> _What to do_:
An exact transcription of the records is required, minus any images.

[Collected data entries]
▬▬▬

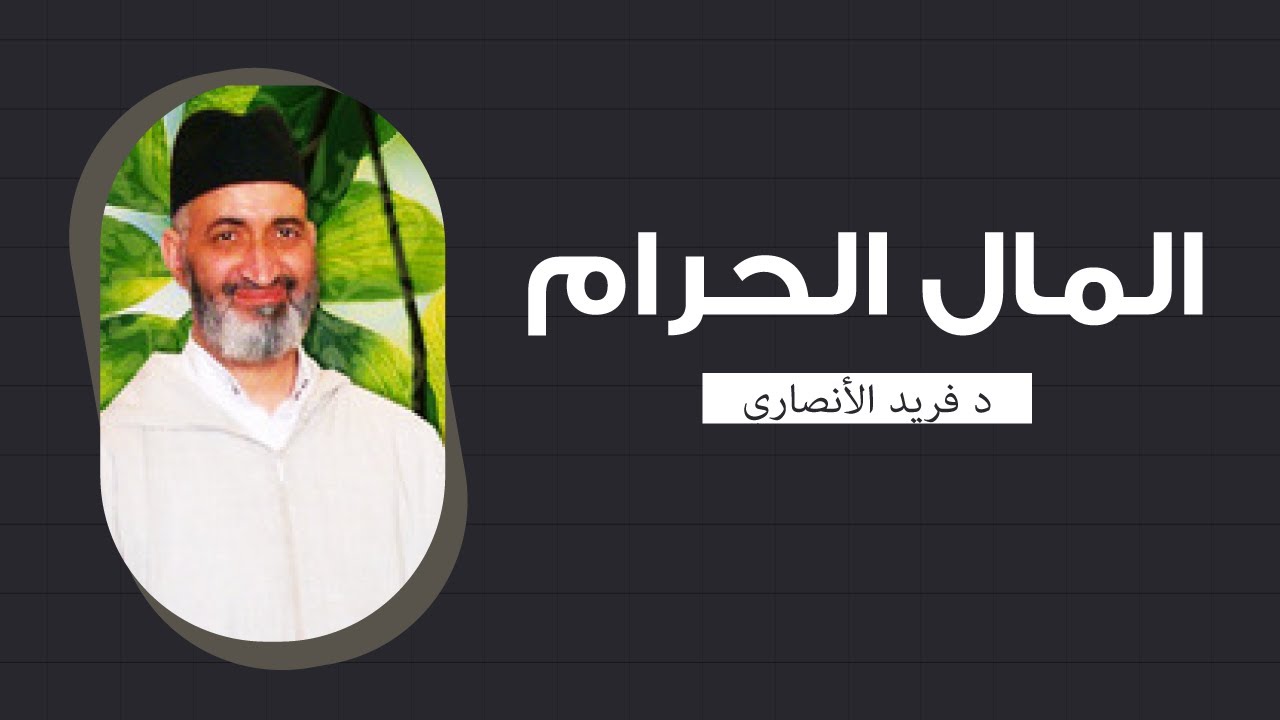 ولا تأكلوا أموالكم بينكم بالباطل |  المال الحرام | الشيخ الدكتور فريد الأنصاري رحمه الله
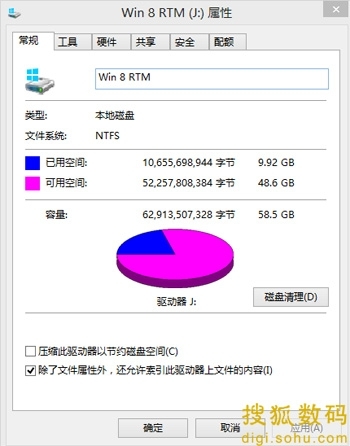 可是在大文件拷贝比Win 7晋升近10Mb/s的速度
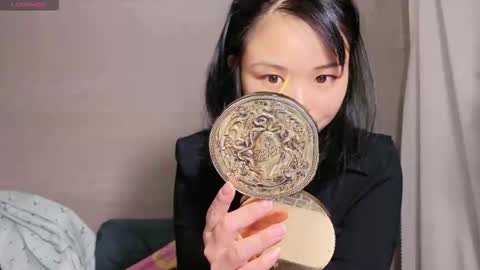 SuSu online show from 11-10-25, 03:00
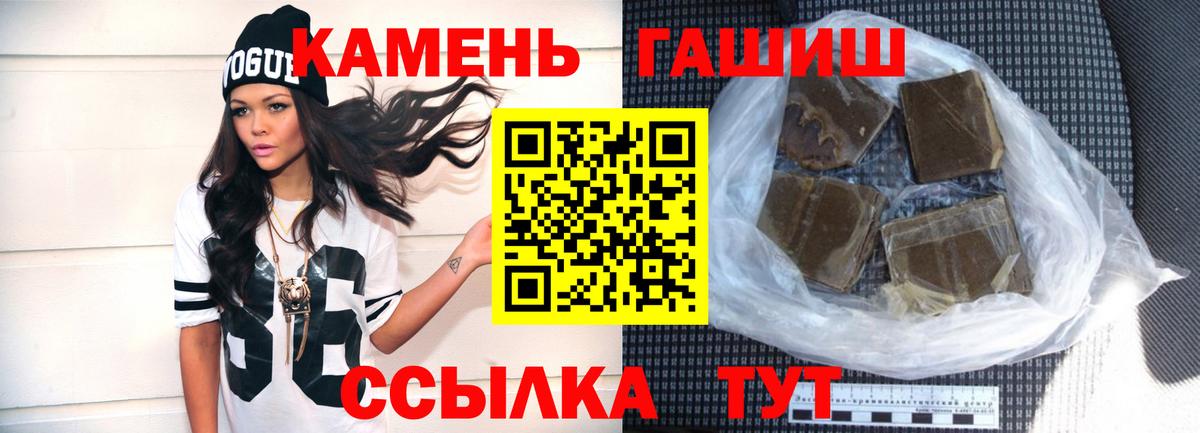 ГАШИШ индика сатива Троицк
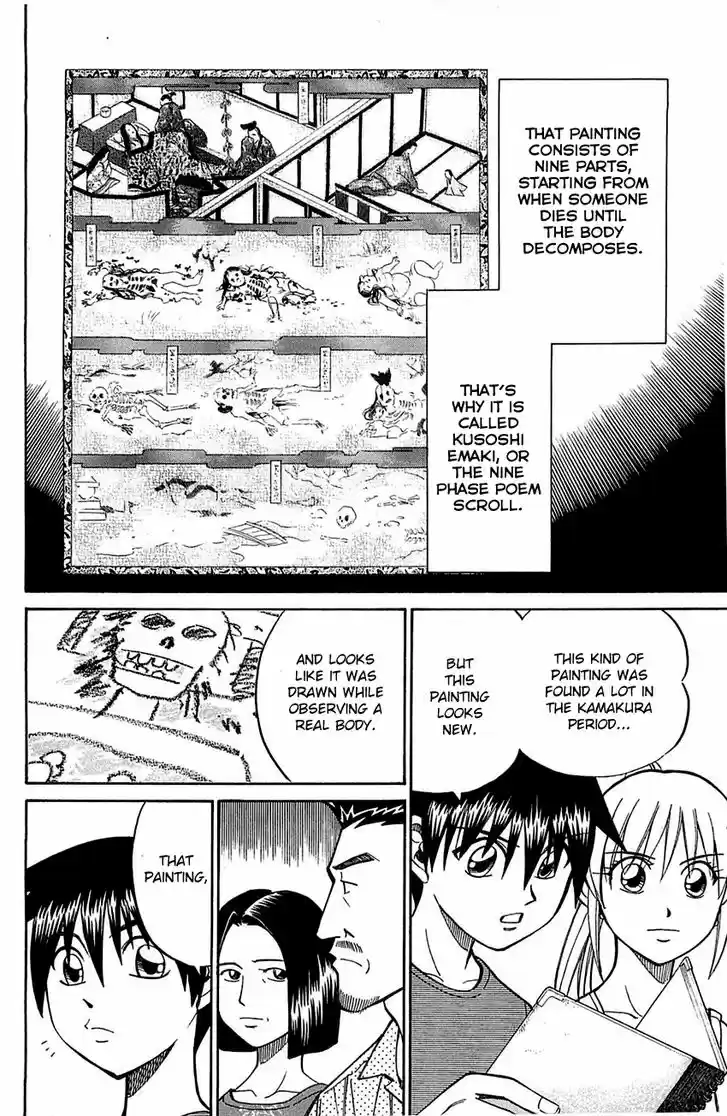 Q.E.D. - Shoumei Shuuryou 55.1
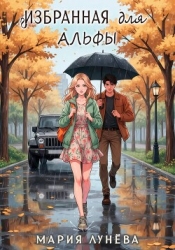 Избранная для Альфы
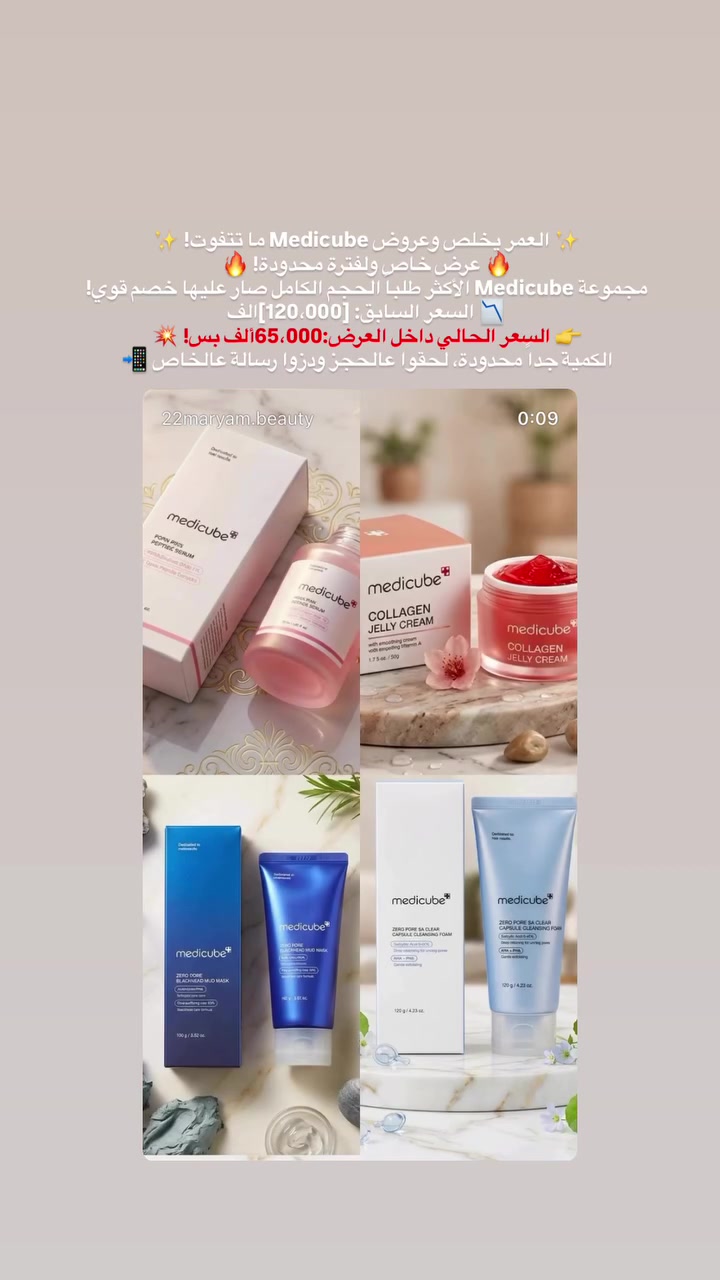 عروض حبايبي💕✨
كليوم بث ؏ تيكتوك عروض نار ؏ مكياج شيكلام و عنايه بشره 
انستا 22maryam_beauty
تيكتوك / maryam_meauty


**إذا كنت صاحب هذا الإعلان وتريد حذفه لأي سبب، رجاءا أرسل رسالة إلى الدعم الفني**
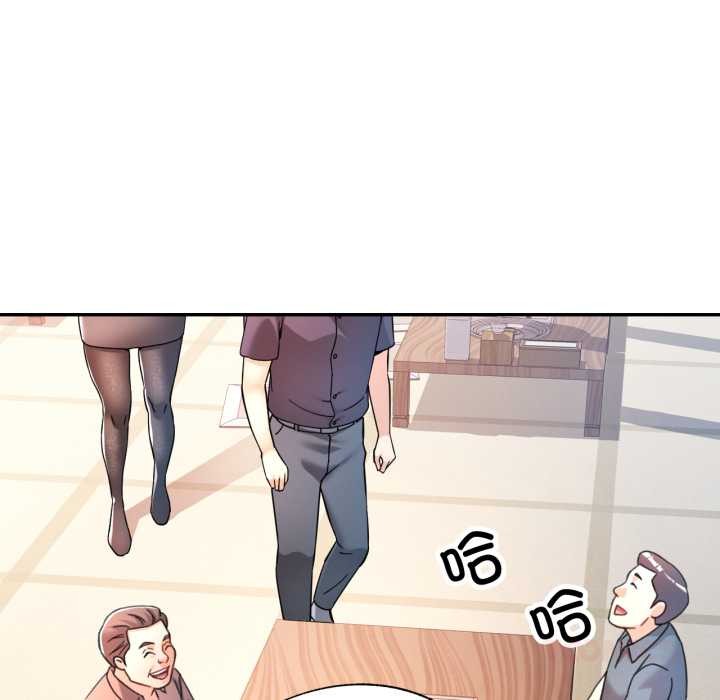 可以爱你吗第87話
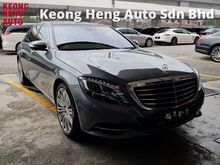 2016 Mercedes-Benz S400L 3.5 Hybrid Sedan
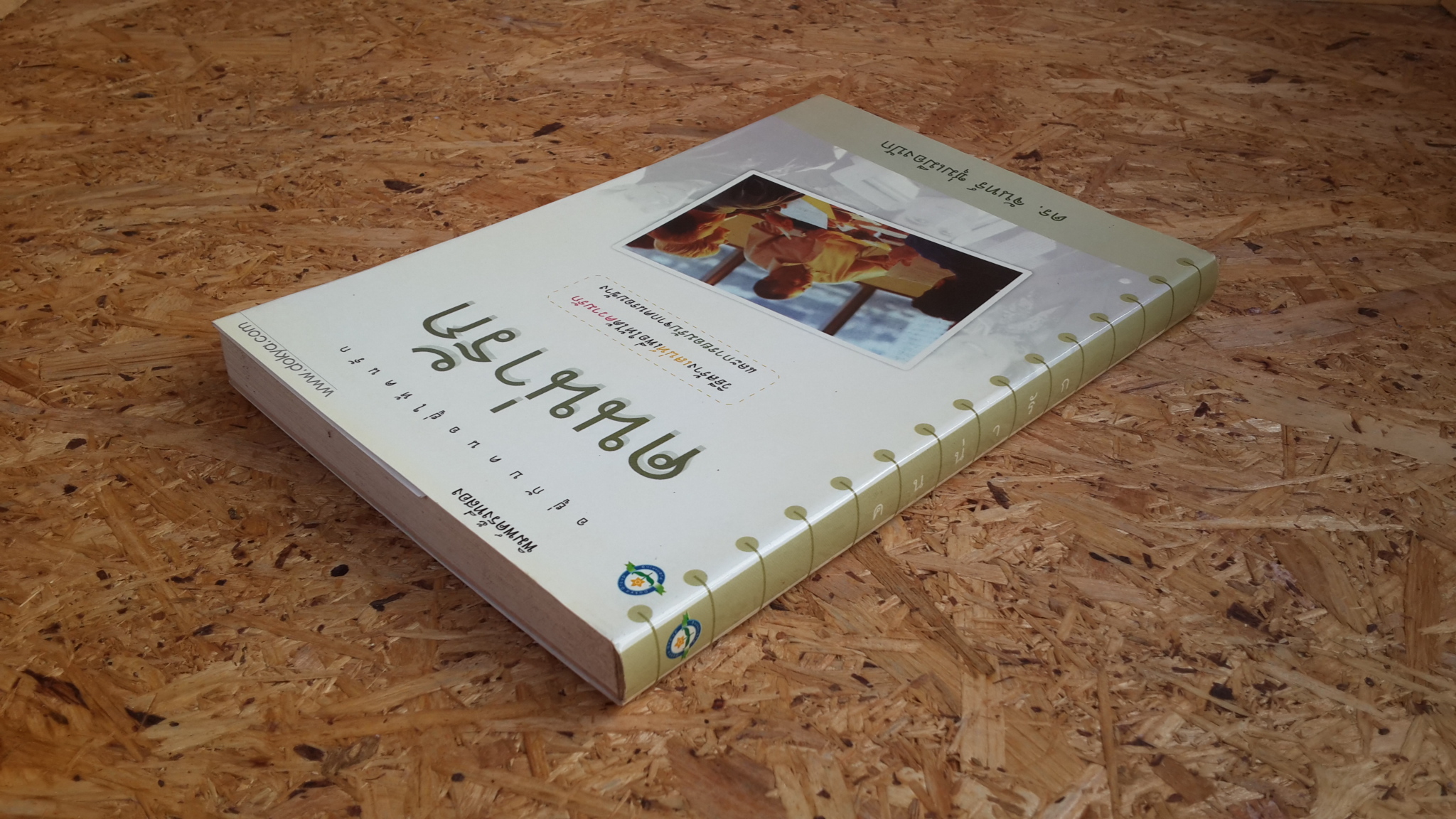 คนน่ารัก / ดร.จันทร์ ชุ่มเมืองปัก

▬▬▬

> _Reply_:
 ولا تأكلوا أموالكم بينكم بالباطل |  المال الحرام | الشيخ الدكتور فريد الأنصاري رحمه الله
 可是在大文件拷贝比Win 7晋升近10Mb/s的速度
 SuSu online show from 11-10-25, 03:00
 ГАШИШ индика сатива Троицк
 Q.E.D. - Shoumei Shuuryou 55.1
 Избранная для Альфы
 عروض حبايبي💕✨
كليوم بث ؏ تيكتوك عروض نار ؏ مكياج شيكلام و عنايه بشره 
انستا 22maryam_beauty
تيكتوك / maryam_meauty


**إذا كنت صاحب هذا الإعلان وتريد حذفه لأي سبب، رجاءا أرسل رسالة إلى الدعم الفني**
 可以爱你吗第87話
 2016 Mercedes-Benz S400L 3.5 Hybrid Sedan
 คนน่ารัก / ดร.จันทร์ ชุ่มเมืองปัก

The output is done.